Cependant, des propositions et commentaires récents donnent l’argument que la Bourse fonctionnerait aussi bien — voire mieux — en étant ouvert moins de temps.

Une entité représentant l’industrie bancaire, l’Association for Financial Markets in Europe, a proposé en novembre de réduire de 90 minutes la durée de l’ouverture du marché londonien, par exemple.

A l’heure actuelle, l’ouverture des marchés comporte des coûts de fonctionnement importants.
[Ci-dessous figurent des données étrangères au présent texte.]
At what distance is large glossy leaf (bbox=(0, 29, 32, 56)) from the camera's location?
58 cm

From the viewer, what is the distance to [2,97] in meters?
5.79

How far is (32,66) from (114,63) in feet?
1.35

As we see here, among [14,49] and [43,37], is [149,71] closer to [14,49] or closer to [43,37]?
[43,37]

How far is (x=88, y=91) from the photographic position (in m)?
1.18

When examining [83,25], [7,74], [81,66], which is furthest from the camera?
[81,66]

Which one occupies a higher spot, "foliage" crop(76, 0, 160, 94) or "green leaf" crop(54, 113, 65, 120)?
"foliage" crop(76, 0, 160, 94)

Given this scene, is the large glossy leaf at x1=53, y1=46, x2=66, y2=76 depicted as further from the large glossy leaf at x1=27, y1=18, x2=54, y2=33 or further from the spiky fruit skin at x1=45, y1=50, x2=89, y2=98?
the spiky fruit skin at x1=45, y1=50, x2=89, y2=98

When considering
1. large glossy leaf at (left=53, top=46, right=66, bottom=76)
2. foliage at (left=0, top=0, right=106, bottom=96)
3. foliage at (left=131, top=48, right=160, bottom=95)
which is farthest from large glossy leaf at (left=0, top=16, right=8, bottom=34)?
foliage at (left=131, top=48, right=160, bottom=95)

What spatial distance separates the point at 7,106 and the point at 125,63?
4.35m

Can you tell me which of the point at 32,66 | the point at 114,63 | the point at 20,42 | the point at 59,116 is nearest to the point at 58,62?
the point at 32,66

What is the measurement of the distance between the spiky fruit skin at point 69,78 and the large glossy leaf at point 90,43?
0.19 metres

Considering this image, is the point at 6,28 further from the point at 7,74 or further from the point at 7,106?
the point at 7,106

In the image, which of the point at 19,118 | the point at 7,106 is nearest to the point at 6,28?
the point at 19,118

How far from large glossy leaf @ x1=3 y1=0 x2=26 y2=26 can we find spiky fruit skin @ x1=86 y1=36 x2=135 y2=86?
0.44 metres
Plus d’heures, plus d’ordres

Tant que les marchés sont ouverts, des milliers de professionnels de la finance s’affairent à surveiller son fonctionnement, gérer des ordres de Bourse et réagir aux nouvelles informations qui arrivent de différentes parties du globe.

L’intérêt de plages horaires plus importantes est d’accommoder plus d’ordres de la part d’investisseurs particuliers ou institutionnels.

Cela leur donne plus de flexibilité. Si, par exemple, vous ne pouviez pas vous positionner avant 17h, vous pourriez le faire à 17h15, et toujours voir votre trade exécuté.

Si le marché français suivait les horaires du marché de New York, de 9h30 à 16h (heure locale), alors il serait trop tard. Votre ordre en Bourse devrait attendre le lendemain, et vous ne sauriez pas d’avance à quel prix cela se ferait.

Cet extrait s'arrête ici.